■ **Given text**
In 2006, anthrophologist Joel Robbins
http://www.socanth.cam.ac.uk/people/core-academic-staff/professor-joel-robbins
[recently appointed to a chair a Cambridge] wrote a paper in the Anthropological Quarterly
http://muse.jhu.edu/journals/anq/summary/v079/79.2robbins.html
Anthropology and Theology: An Awkward Relationship?
Earlier last year the journal Current Anthropology included an article
http://www.jstor.org/stable/10.1086/674716
Engaging the Religiously Committed Other: Anthropologists and Theologians in Dialogue
I wonder if these shifts will eventually end up in the textbooks.
James, with respect to the Conflict Thesis, is there any indication as to the percentage of Historians of Science who accept the Conflict Thesis as true narrative of the relationship between Science and Religion today? Is it a fringe idea, or does it have a reasonable amount of adherents?
Ian,
The vast majority of historians of science reject what has been called the “strong” version of the Conflict Thesis, which posits a necessary conflict between science and religion. We recognize, however, that there may be “weaker” conflicts, when it comes to, for instance, epistemology, methodology, values, or social issues. Unfortunately the strong version of the conflict thesis is not a fringe idea. But those who do support it don’t bother to consult history. For a good book on this topic see the one edited by Thomas Dixon and others, Science and Religion: New Historical Perspectives (2010).
” Unfortunately the strong version of the conflict thesis is not a fringe idea. But those who do support it don’t bother to consult history”

■ **Stored data**
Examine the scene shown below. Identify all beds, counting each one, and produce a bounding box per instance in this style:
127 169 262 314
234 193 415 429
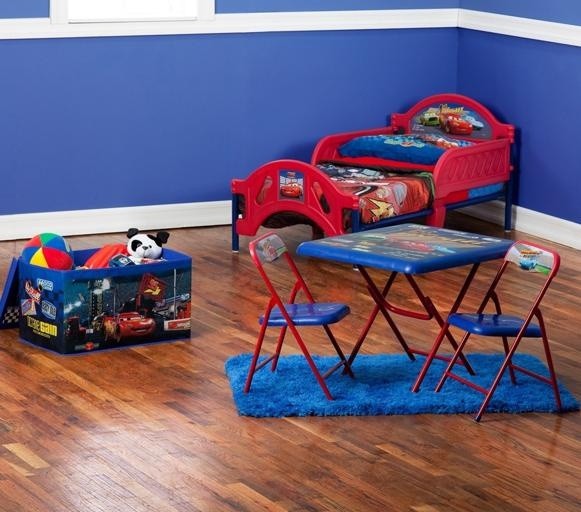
229 92 520 272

■ **Exercise A**
In the science-and-religion discussion, what do the vast majority of historians of science reject?
■ **Exercise B**
Extend the science-and-religion discussion with the next part, picking up after its final line.
The listing is separate material with no connection to the science-and-religion discussion.

■ **Answer space A**
They reject the "strong" version of the Conflict Thesis, which posits a necessary conflict between science and religion.

■ **Answer space B**
Are those same people who support the “strong version of the conflict thesis” and “don’t bother to consult history” also Historians of Science? Or are they simply Historians who do not specialize in the history of science?
I would expect professional Historians of Science to consult history with some vigor.
Good point. But as said, most historians of science reject any kind of essentialism. Other historians, however, tend to accept the trope. Why is that? I dunno. Laziness? Bias? Ignorance? Take your pick. But in my opinion it is usually a combination of all three.
” For a good book on this topic see the one edited by Thomas Dixon and others, Science and Religion: New Historical Perspectives (2010).”
Thanks for the recommendation James. I have that on my book lust list.
I recently read John Hedley Brooke’s Science and Religion: Some Historical Perspectives (Cambridge, 1991). So “Science and Religion: New Historical Perspectives” looks like a good book to follow up the topic. Cheers.
Yes. In fact, the Dixon collection is something of a Festschrift to Brooke. But it also moves beyond his work. Happy Reading!